Affects: Productivity Uplift, CapEx / OpEx Split, the AI Impact ROI cards.
Baseline Period
In Settings UI: yes.
| Default | November 1 of previous year through the first day of the current month |
| Type | Date |
What it does. Sets the historical reference window for trend comparisons. AI Impact uplift math, productivity delta, and the “vs. baseline” cards on the executive view all compare your current window to this baseline.
Why November 1? Calendar-year reset point. By default the baseline window runs roughly the previous calendar year, which is a stable comparison most leaders understand instinctively.
When to change it. Pick a different anchor if: – Your AI rollout started mid-year and you want to compare against pre-rollout months. – Your fiscal year doesn’t start in January. – You want a fixed snapshot (e.g. “Q1 2026”) to compare every subsequent quarter against.

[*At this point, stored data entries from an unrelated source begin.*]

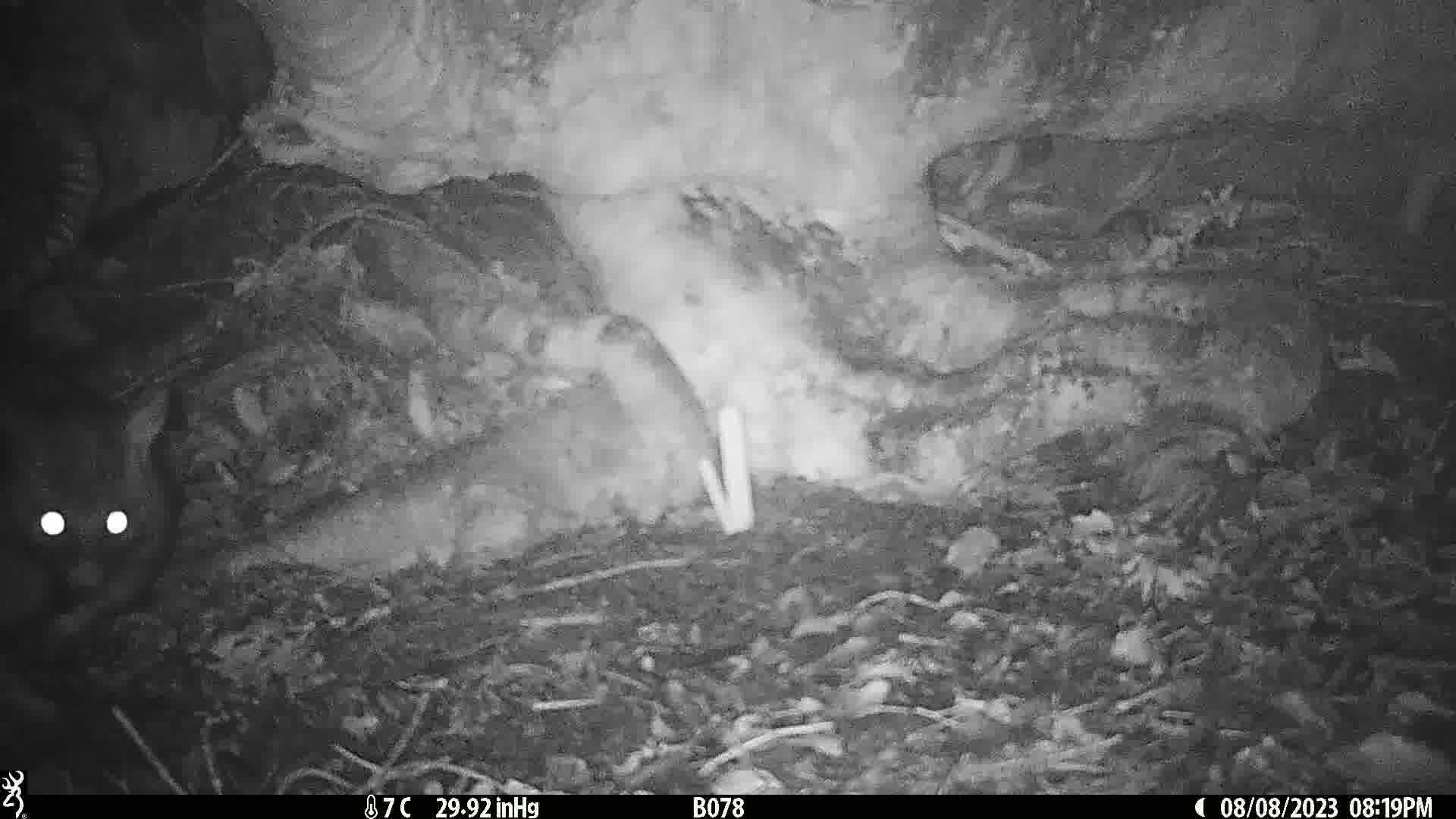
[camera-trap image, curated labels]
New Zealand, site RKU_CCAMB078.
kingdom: Animalia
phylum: Chordata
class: Mammalia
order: Diprotodontia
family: Phalangeridae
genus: Trichosurus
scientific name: Trichosurus vulpecula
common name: common brushtail possum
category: possum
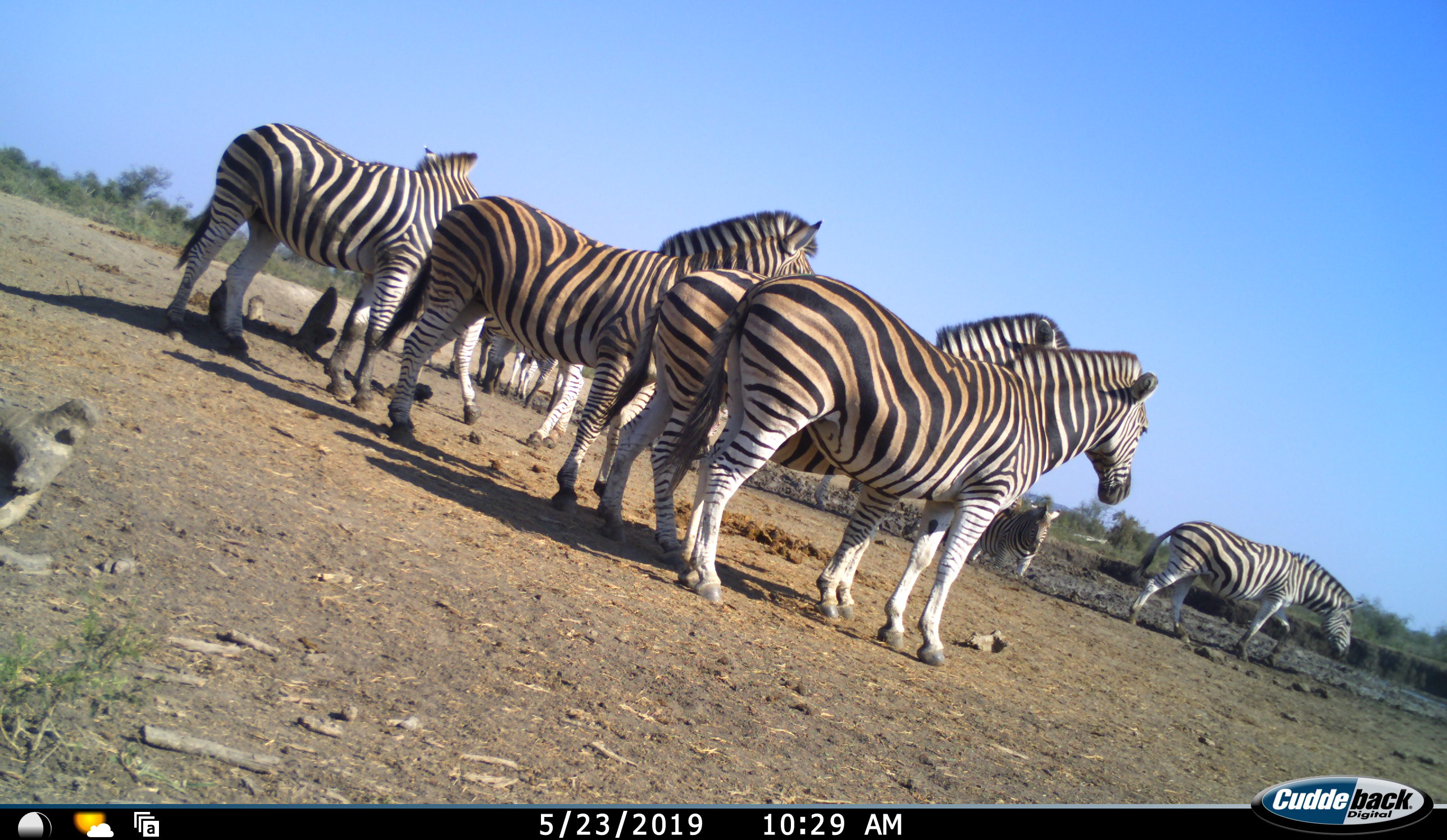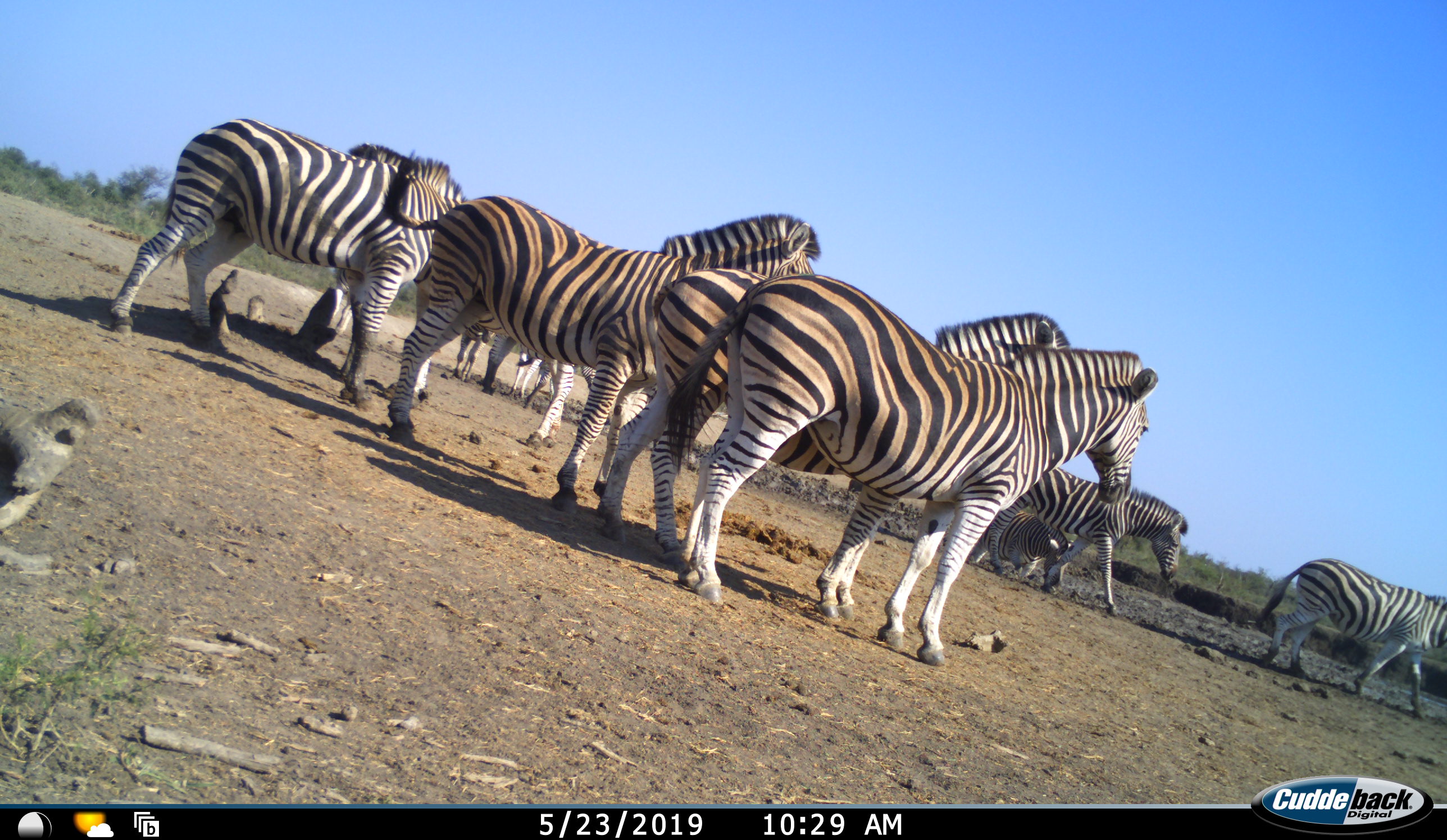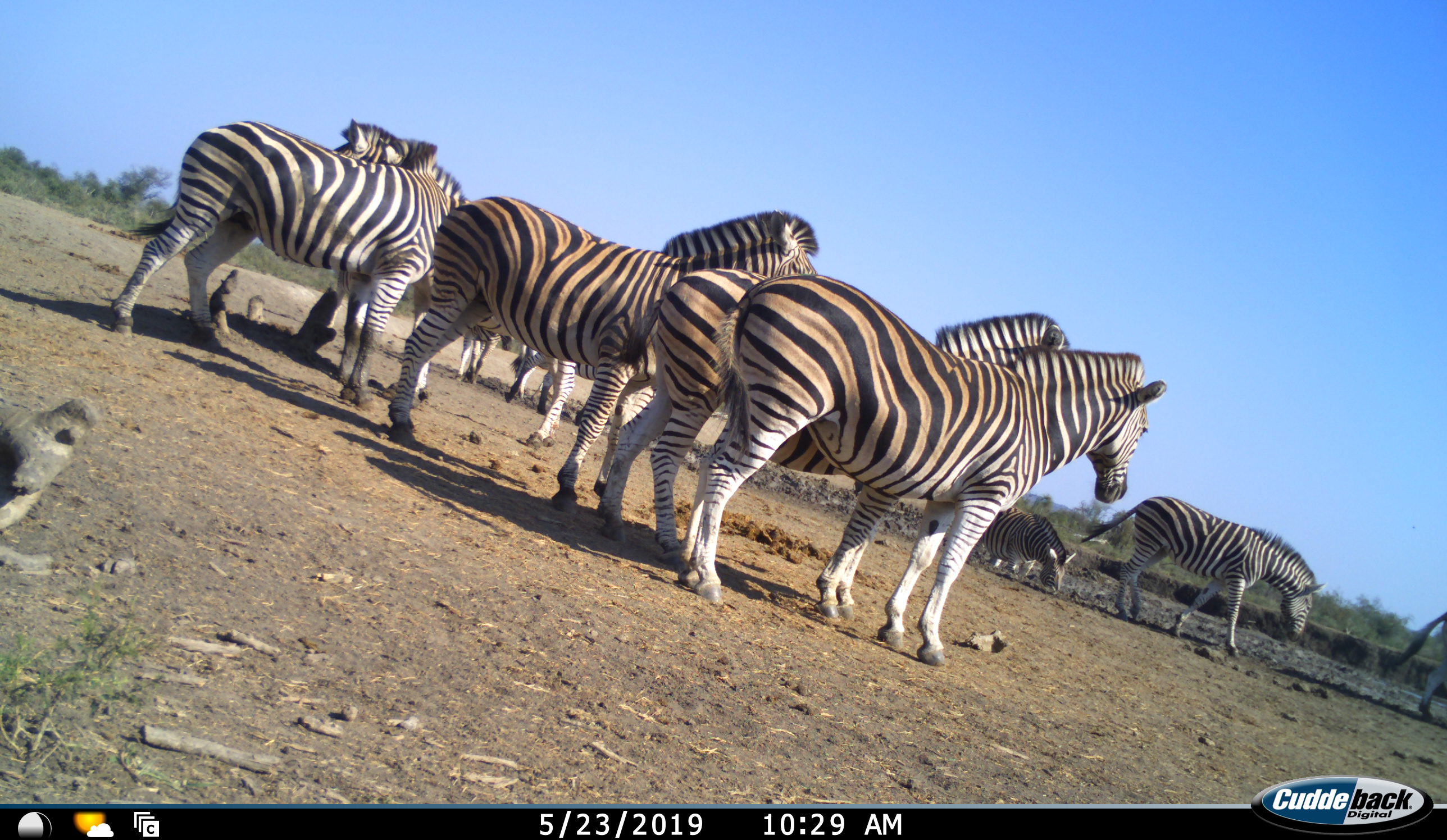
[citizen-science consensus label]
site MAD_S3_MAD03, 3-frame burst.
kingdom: Animalia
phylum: Chordata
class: Mammalia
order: Perissodactyla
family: Equidae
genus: Equus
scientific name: Equus quagga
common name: plains zebra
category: zebraplains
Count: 11-50.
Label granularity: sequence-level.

Affects: AI Impact uplift cards, ROI calculations, baseline-comparison trend overlays.
Default Department
In Settings UI: yes.
| Default | None (admin picks) |
| Type | Dropdown |
What it does. Pre-selects which teams are visible to a user the first time they hit the dashboard. Once a user has saved a different selection it sticks per-user in browser storage.
When to set it. Use this to anchor the dashboard to the largest, most-watched department in your org. Engineering leadership usually picks “Engineering” or the equivalent rolled-up group.
Affects: Initial view on /teams, /developers, /executive, and every page with a team filter.
What’s not configurable (yet)
These behaviors are deliberately fixed in code. If you need them tunable, ask your account manager — they’re candidates for a future setting.
- Tier band values (Emerging < 25, Explorer 25–54, Regular 55–79, Power User ≥ 80). These are the standard bands a score maps to. You don’t shift tier population by moving the bands — you move the score ceiling with the Maturity Factor (above), which is configurable.
- Small-cohort fallback (5 developers; synthetic P90 of 5.0 effort/week).
- Agentic threshold (10 tools in a session to count as “agentic”).
- Cursor secondary boost (25% — set via
SCORE_SECONDARY_BOOSTenv var if needed). - Provider weight structures (the four-factor blend per provider). Tunable via
SCORE_WEIGHT_*env vars. - Sync safety lag (12h default per provider;
SNOWFLAKE_SYNC_SAFETY_LAG_HOURS,CODEX_SYNC_SAFETY_LAG_HOURS,CURSOR_SYNC_SAFETY_LAG_HOURS).